345. ADJUVANT IMMUNOTHERAPY IN CURATIVE INTENT ESOPHAGEAL CANCER RESECTION PATIENTS

Hyunjee Kwak, Kian Banks, Yun-Yi Hung, Nathan Alcasid, Cynthia Susai, Jeffrey Velotta
  • Gastroenterology
  • General Medicine

Abstract

Background

Despite ongoing therapeutic innovations, esophageal cancer remains a disease with one of the poorest survival rates with an overall 5 year survival of 20%. Recent clinical trials have demonstrated the role of adjuvant immunotherapy to improve patient survival. However, these therapies are often not completed in their entirety due to side effects or disease progression. We report our real world experience with immunotherapy and esophageal cancer within an integrated health care system.

Methods

All adult patients undergoing minimally invasive esophagectomy (MIE) in our large integrated health care system between September 1, 2017 and November 15, 2021 were reviewed.

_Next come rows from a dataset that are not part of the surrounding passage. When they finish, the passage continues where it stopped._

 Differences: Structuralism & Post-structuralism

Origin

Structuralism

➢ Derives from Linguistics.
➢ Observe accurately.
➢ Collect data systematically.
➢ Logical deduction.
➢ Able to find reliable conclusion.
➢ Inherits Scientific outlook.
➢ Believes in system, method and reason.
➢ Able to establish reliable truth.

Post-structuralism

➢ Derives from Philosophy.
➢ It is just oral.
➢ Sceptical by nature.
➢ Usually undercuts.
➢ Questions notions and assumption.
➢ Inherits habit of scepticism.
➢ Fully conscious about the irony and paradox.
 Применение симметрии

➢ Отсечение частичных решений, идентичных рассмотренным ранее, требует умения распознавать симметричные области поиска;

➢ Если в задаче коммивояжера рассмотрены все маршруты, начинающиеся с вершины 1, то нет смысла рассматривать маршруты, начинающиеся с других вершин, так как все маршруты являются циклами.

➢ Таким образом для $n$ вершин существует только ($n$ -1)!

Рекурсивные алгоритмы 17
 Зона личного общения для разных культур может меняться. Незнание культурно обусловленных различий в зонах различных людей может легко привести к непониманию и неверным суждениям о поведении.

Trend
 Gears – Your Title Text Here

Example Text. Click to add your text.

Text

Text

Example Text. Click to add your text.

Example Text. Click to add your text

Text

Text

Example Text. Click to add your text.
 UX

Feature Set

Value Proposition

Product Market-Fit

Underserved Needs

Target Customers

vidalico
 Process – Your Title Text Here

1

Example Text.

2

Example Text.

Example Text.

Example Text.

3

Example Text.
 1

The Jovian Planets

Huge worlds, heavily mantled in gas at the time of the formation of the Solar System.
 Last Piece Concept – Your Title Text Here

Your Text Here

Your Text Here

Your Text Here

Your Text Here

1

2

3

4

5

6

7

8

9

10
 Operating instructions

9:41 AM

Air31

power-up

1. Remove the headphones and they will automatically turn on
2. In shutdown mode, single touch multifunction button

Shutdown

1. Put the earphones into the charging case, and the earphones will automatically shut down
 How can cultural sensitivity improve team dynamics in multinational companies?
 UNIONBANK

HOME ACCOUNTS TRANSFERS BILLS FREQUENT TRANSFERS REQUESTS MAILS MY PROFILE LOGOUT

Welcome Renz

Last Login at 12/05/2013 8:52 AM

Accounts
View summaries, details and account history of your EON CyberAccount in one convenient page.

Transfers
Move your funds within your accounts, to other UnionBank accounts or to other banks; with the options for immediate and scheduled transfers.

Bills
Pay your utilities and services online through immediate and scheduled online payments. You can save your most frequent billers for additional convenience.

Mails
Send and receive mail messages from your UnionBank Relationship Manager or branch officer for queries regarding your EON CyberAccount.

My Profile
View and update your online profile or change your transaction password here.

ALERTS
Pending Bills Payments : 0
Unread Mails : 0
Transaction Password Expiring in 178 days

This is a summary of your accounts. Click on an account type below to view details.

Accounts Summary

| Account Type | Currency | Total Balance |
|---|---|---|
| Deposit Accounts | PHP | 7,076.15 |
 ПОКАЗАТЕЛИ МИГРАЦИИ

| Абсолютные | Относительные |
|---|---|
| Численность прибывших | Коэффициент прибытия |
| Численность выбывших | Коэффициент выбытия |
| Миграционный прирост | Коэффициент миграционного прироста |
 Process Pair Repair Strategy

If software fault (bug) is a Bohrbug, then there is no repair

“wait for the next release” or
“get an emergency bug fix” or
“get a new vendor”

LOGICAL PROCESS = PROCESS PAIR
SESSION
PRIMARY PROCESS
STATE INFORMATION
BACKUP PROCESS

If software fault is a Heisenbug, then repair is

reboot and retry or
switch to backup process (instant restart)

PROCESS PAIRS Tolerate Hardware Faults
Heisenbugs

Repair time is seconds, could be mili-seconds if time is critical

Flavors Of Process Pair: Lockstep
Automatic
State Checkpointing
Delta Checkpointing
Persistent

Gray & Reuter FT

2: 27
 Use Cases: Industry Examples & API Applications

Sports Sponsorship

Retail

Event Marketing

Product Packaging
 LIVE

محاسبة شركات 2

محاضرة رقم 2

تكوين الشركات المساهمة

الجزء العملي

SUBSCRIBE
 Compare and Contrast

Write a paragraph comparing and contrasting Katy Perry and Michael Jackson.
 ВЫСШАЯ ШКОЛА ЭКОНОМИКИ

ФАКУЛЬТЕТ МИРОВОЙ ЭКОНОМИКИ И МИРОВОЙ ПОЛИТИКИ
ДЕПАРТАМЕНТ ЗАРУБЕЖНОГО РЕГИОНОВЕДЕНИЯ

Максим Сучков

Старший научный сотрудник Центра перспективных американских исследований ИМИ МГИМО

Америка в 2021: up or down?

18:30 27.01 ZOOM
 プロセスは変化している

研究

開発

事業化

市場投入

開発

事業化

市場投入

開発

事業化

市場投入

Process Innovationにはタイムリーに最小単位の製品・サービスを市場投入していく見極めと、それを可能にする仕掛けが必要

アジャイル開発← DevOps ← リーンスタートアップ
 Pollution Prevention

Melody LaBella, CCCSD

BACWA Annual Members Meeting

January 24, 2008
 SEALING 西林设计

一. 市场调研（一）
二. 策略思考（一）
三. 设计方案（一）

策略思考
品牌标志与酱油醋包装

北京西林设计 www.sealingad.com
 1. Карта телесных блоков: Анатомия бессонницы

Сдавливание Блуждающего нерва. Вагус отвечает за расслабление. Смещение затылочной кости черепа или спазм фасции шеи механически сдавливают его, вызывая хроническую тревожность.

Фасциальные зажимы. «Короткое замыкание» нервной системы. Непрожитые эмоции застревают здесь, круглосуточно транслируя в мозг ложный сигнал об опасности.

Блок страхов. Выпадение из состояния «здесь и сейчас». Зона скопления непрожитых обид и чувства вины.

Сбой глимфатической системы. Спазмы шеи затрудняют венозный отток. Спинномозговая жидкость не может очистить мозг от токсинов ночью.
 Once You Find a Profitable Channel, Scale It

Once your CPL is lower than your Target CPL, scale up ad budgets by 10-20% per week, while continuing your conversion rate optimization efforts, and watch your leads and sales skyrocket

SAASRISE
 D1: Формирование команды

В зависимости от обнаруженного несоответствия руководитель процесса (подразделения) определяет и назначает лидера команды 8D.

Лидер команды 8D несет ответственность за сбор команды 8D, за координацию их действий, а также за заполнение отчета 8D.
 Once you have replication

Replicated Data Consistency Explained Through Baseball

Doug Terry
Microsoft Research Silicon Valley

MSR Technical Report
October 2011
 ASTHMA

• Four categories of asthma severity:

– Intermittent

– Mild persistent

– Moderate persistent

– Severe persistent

Patients with multiple cancers were excluded for a final patient cohort of 37 patients who received immunotherapy and 139 who did not. Patients who received immunotherapy were reviewed for the number of doses they received, if they were able to complete therapy, side effects, and disease progression. Baseline characteristics and outcomes, including 90 day and 1 year mortality, were compared between the two patient groups. Logistic regression was performed to identify factors that impacted survival.

Results

Of 37 patients who received immunotherapy, 17 received nivolumab, 17 received pembrolizumab, 11 received trastuzumab, 2 received ipilimumab, and 9 received combination. Only 5 patients successfully completed therapy. Therapy was terminated in 7 patients due to side effects, most commonly colitis. Furthermore, 18 patients stopped therapy due to disease progression, and 4 patients expired during treatment. There were no significant differences in 90 day or 1 year mortality between patients who received immunotherapy and those who did not. At a maximum of three year follow up, patients with late stage disease who received immunotherapy had a significantly worse survival.

Conclusion

Immunotherapy has been shown to have a promising impact on patient survival in esophageal cancer. However, outside of a clinical trial, there are numerous barriers to successful treatment in a real-world setting. At our regionalized center of excellence, we found that most patients are unable to complete immunotherapy treatment due to disease progression or side effects, and immunotherapy did not improve survival. Further work is required to tailor immunotherapy delivery to diverse patient populations.